• _Yang Dikerjakan_
Tolong ubah item mulai dari baris yang memuat "How far are" sampai dengan baris yang memuat "2.11 metres" (keduanya termasuk) menjadi CSV dua kolom bernama teks dan jawaban. Buat satu baris untuk tiap item, dengan setiap nilai dalam satu kolom berkutip dan jeda baris diganti spasi.

+++ Bahan Tugas

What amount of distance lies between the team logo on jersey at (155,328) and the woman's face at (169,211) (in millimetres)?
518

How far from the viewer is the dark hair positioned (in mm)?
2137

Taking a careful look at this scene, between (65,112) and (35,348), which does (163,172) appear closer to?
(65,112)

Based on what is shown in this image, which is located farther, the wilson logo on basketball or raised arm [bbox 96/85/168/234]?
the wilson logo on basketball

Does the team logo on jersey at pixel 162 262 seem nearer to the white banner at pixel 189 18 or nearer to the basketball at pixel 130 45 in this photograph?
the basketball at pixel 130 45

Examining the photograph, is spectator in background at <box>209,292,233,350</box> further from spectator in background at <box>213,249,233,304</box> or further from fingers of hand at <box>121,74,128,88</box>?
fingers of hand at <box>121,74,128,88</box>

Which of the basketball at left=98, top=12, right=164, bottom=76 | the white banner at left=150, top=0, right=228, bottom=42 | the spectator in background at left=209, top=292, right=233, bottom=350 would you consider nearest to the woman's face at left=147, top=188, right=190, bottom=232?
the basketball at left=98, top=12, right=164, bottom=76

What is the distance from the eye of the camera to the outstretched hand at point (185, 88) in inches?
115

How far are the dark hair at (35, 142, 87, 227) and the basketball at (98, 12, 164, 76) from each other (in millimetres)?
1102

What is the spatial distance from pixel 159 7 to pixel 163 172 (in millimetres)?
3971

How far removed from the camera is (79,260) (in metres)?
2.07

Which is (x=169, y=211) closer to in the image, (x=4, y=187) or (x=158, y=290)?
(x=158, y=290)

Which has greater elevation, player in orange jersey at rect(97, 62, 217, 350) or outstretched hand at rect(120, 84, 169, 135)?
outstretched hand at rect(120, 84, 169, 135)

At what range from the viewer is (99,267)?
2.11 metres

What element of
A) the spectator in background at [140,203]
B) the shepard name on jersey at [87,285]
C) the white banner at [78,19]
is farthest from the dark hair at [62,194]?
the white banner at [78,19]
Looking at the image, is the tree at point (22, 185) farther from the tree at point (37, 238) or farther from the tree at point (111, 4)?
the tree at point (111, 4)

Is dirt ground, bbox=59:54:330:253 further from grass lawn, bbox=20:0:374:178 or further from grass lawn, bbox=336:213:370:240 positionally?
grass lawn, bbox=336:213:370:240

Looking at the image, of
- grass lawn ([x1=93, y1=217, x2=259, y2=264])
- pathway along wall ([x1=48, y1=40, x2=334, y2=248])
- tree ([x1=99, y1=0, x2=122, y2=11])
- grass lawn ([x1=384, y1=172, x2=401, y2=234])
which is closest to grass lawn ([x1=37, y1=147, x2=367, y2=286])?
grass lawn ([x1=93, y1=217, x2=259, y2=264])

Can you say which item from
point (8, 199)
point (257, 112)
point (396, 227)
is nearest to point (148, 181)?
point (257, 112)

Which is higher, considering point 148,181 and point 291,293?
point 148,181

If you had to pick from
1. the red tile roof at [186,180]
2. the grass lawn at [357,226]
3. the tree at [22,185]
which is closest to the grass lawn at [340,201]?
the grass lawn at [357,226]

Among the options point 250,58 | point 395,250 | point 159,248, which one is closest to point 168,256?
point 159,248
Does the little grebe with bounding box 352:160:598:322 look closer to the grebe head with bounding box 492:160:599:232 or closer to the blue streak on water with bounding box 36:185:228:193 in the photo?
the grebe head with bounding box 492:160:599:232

++++++

• _Penyelesaian Tugas_
teks,jawaban
"How far are the dark hair at (35, 142, 87, 227) and the basketball at (98, 12, 164, 76) from each other (in millimetres)?","1102"
"What is the spatial distance from pixel 159 7 to pixel 163 172 (in millimetres)?","3971"
"How far removed from the camera is (79,260) (in metres)?","2.07"
"Which is (x=169, y=211) closer to in the image, (x=4, y=187) or (x=158, y=290)?","(x=158, y=290)"
"Which has greater elevation, player in orange jersey at rect(97, 62, 217, 350) or outstretched hand at rect(120, 84, 169, 135)?","outstretched hand at rect(120, 84, 169, 135)"
"At what range from the viewer is (99,267)?","2.11 metres"